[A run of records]

BEGIN

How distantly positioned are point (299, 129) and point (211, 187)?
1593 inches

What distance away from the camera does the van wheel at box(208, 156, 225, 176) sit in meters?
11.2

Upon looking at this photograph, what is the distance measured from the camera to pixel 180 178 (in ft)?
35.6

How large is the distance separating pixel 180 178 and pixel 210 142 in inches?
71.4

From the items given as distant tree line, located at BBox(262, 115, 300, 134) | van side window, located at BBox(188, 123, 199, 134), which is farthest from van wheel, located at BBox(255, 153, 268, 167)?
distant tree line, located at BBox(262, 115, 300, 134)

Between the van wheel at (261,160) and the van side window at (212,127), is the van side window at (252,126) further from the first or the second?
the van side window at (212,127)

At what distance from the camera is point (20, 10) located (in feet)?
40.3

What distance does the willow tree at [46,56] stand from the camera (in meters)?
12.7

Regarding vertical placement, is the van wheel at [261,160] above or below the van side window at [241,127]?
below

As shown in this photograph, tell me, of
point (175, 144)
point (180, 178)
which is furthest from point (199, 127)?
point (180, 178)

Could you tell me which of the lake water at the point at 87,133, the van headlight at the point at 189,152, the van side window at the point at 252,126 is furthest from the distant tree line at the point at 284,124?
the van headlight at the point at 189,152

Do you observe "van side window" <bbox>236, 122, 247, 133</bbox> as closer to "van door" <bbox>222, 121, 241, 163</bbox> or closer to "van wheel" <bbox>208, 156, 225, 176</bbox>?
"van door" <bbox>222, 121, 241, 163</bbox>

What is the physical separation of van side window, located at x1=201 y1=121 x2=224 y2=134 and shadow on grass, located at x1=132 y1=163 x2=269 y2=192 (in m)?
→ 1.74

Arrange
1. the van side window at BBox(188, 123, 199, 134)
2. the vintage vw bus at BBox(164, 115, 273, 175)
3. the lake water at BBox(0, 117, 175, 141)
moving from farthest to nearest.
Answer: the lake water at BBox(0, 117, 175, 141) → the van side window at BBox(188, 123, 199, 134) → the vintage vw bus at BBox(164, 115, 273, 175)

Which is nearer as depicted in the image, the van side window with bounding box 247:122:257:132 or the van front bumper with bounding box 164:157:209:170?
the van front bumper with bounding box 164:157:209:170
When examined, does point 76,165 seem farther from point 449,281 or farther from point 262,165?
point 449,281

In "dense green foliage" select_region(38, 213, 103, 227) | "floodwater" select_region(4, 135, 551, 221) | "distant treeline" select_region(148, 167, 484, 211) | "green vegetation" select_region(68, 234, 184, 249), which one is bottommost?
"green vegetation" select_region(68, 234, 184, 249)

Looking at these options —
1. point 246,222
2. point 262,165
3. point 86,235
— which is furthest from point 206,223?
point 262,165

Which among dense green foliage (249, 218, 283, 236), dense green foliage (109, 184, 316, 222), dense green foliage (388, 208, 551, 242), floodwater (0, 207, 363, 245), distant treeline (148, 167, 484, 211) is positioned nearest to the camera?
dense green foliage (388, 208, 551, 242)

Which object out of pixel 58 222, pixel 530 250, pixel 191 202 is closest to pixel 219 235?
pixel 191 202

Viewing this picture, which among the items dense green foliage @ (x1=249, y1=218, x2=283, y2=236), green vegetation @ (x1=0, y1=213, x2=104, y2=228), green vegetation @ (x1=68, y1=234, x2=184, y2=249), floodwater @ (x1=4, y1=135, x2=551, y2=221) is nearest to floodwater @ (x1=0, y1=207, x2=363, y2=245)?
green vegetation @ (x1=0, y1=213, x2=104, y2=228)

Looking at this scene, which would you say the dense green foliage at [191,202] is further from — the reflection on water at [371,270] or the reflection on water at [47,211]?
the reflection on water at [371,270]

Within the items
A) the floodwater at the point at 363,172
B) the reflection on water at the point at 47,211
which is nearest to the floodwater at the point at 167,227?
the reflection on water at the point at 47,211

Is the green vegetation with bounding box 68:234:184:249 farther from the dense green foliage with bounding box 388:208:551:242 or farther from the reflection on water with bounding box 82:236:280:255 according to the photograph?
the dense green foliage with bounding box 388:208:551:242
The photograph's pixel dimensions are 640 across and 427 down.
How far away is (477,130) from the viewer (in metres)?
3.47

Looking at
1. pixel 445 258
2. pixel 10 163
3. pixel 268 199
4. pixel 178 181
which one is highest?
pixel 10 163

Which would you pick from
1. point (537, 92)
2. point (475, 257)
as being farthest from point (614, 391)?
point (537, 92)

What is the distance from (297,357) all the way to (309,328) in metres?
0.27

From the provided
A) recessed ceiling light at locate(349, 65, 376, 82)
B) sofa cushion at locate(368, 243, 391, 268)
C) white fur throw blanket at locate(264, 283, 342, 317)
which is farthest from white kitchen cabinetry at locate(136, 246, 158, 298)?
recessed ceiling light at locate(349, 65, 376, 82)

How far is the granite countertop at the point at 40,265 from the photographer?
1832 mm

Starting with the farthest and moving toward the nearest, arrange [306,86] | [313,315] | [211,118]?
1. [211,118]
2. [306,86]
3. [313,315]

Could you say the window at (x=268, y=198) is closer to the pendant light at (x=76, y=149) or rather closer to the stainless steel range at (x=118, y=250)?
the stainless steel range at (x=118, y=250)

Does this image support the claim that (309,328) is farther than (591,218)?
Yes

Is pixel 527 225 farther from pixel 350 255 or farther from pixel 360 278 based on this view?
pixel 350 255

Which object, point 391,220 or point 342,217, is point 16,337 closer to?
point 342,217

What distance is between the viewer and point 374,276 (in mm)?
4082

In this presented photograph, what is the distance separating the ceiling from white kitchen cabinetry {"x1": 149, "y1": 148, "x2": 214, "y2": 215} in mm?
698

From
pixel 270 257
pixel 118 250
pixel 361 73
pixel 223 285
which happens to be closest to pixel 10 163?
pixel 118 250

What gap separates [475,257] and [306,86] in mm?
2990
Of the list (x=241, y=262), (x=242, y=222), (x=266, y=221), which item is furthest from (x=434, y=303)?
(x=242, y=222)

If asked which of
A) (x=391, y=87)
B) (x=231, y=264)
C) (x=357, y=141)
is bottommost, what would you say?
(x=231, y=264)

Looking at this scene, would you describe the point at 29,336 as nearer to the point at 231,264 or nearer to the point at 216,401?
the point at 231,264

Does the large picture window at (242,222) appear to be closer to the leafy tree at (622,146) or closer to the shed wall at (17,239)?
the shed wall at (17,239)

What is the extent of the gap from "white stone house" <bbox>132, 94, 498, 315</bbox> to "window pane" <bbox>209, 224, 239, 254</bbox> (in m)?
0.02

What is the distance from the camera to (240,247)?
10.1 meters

END

» Goal
Locate each line in the material above that contains the word "wall", and copy those lines.

» Response to the exercise
Does the large picture window at (242,222) appear to be closer to the leafy tree at (622,146) or closer to the shed wall at (17,239)?
the shed wall at (17,239)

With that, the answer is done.